A Europa precisa de analisar onde pode simplificar as regras financeiras para permitir que o sector opere de forma mais eficaz, afirmou o vice-presidente do Banco Central Europeu, Luis de Guindos, na conferência que celebra os 10 anos do Mecanismo Único de Resolução.
A região deve “avaliar criticamente como podemos melhorar e simplificar ainda mais a nossa estrutura regulamentar e de supervisão”, disse de Guindos num discurso em Bruxelas. “Somos fortemente a favor da redução da complexidade indevida, da carga administrativa e das sobreposições, desde que a resiliência e a conformidade com as normas internacionais sejam preservadas”.
Luís de Guindos está entre um pequeno grupo de autoridades do BCE responsáveis pela recomendação de mudanças e afirmou recentemente que uma estrutura de capital mais simples para os bancos estará entre elas.
Recorde-se que o Banco Central Europeu lançou uma task force, presidida pelo vice-presidente Luis de Guindos, que procurará formas de simplificar as regras bancárias na Europa.

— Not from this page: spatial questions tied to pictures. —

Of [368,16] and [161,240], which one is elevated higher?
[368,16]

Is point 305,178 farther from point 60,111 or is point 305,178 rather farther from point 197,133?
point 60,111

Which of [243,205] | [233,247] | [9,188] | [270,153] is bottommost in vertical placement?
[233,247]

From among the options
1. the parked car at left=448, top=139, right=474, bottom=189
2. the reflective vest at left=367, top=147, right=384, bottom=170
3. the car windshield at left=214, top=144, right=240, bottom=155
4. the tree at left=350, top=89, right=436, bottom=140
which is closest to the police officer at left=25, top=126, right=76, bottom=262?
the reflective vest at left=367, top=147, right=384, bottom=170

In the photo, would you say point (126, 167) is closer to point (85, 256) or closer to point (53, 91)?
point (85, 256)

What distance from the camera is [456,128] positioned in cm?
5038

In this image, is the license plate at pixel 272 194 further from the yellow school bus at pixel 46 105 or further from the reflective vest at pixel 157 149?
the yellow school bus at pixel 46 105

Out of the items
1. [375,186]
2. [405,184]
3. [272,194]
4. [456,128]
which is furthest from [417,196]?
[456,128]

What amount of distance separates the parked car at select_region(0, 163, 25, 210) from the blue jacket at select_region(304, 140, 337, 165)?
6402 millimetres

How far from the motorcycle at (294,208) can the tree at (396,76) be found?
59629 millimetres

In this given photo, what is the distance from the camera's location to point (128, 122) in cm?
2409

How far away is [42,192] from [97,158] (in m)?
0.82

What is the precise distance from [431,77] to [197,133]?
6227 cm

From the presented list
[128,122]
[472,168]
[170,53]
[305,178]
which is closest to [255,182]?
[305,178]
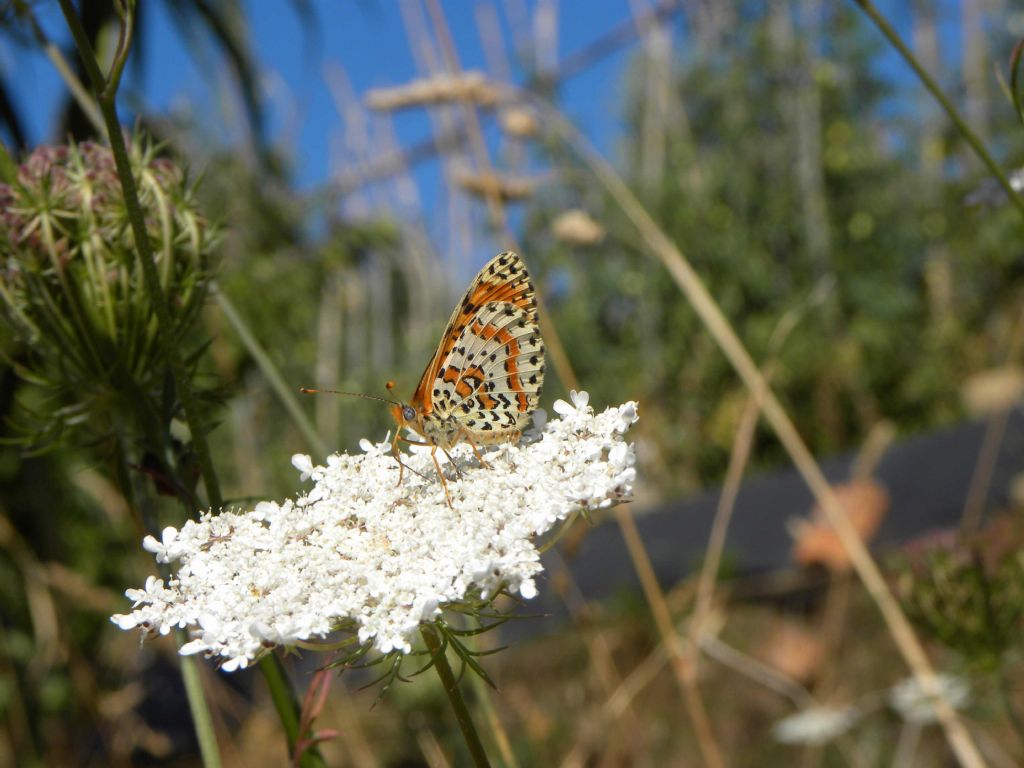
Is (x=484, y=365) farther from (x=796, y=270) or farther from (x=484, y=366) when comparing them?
(x=796, y=270)

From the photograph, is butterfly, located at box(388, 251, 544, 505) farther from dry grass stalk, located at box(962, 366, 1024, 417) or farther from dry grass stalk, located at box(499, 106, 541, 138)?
dry grass stalk, located at box(962, 366, 1024, 417)

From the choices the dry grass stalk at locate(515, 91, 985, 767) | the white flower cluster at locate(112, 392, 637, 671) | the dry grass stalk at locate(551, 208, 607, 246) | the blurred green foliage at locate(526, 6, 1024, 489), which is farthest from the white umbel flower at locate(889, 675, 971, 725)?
the blurred green foliage at locate(526, 6, 1024, 489)

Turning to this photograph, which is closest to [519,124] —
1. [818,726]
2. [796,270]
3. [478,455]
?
[478,455]

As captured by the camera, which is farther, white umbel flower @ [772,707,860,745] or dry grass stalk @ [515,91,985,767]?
white umbel flower @ [772,707,860,745]

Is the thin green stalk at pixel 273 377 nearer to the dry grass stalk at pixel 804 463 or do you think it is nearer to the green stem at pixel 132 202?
the green stem at pixel 132 202

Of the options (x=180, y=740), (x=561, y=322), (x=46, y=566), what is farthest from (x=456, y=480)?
(x=561, y=322)

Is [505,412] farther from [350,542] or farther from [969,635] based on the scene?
[969,635]

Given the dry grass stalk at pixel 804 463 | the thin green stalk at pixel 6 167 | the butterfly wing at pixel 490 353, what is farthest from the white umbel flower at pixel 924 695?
the thin green stalk at pixel 6 167
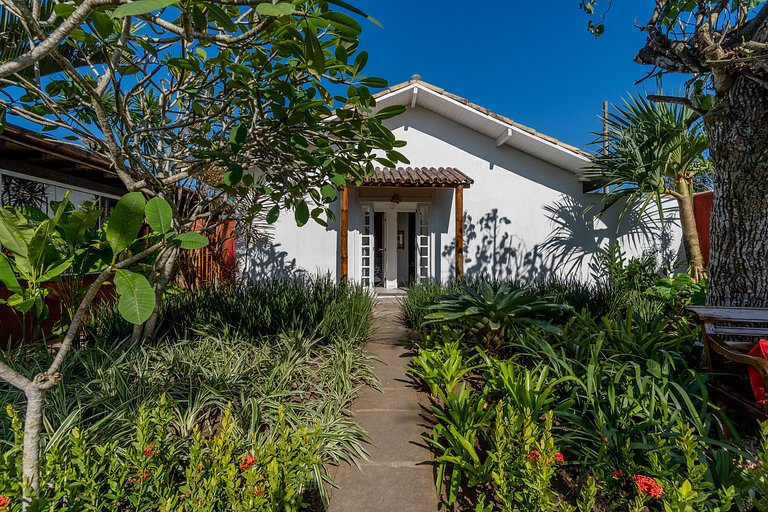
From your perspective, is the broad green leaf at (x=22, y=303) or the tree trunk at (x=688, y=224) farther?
the tree trunk at (x=688, y=224)

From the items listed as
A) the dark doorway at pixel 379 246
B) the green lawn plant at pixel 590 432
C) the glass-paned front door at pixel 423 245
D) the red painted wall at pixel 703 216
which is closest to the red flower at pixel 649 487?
the green lawn plant at pixel 590 432

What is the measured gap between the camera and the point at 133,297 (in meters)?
1.34

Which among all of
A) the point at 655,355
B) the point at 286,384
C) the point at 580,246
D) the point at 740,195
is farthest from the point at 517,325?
the point at 580,246

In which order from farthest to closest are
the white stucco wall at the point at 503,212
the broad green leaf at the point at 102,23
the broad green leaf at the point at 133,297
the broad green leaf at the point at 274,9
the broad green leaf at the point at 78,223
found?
1. the white stucco wall at the point at 503,212
2. the broad green leaf at the point at 102,23
3. the broad green leaf at the point at 78,223
4. the broad green leaf at the point at 133,297
5. the broad green leaf at the point at 274,9

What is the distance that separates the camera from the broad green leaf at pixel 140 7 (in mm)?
1027

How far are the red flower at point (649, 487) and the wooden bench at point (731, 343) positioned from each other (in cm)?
137

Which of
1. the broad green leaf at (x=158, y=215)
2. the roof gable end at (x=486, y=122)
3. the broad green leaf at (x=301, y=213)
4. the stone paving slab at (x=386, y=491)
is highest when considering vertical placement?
the roof gable end at (x=486, y=122)

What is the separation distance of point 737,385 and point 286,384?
361cm

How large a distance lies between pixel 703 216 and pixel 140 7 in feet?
35.1

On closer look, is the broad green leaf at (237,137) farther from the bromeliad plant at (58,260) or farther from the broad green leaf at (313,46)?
the broad green leaf at (313,46)

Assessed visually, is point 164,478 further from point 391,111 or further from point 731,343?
point 731,343

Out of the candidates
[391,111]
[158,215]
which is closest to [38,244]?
[158,215]

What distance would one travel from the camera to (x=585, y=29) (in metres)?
4.21

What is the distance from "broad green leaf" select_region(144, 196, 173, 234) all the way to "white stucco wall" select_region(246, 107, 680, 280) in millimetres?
7285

Ontem, numa conferência de imprensa em Bruxelas com jornalistas de todo a Europa, e onde o Jornal Económico esteve presente, Dominique Laboureix, presidente do Conselho Único de Resolução (CUR) – a autoridade de resolução da União Bancária Europeia responsável por garantir a resolução ordenada dos bancos em dificuldades – quando disse que o desafio da simplificação da regulação nunca será a curto prazo e não será uma desregulamentação. “Quando eu leio algumas propostas para mudar a legislação para mais simplificação, deve ser entendido que mais simplificação levará tempo e não vai acontecer amanhã”, disse.
Luís de Guindos disse ainda que “a união bancária ainda está incompleta e há muito trabalho pela frente para garantir que os bancos possam operar num verdadeiro Mercado Único e obter economias de escala”.
“Para tal, temos de recuperar a mentalidade que nos permitiu criar a união bancária. Isto significa reconhecer a magnitude dos desafios que temos pela frente e compreender que só agindo em conjunto como europeus – elevando-nos acima dos interesses nacionais – poderemos enfrentá-los”, acrescenta.
“Permitam-me que comece pelas ações que necessitamos dos legisladores para garantir um progresso significativo no sentido da conclusão da união bancária. Em primeiro lugar, embora o Fundo Único de Resolução esteja pronto, o seu apoio – a ser assegurado pelo Mecanismo Europeu de Estabilidade (MEE) – continua ausente. Se queremos estar preparados para as crises bancárias, esta lacuna tem de ser colmatada com a finalização da ratificação do Tratado MEE reformado”, refere o responsável do BCE.
Em segundo lugar, diz, “precisamos de um quadro europeu para a liquidez em caso de resolução. Após a resolução, a disponibilidade de apoio à liquidez é frequentemente indispensável para restaurar a confiança do mercado num banco”.
Em terceiro lugar, um sistema europeu de seguro de depósitos (SESD) continua a ser crucial para garantir um sistema de proteção de depósitos harmonizado e com uma boa relação custo-eficácia, defende Guindos. “O SESD ajudaria também a abordar o nexo entre os bancos e as entidades soberanas. Aguardamos com expectativa os esforços renovados dos colegisladores para avançar com o SESD. Isto é urgentemente necessário – vamos fazê-lo. Estas questões estão em discussão há muito tempo. Estou otimista de que veremos progressos”, conclui.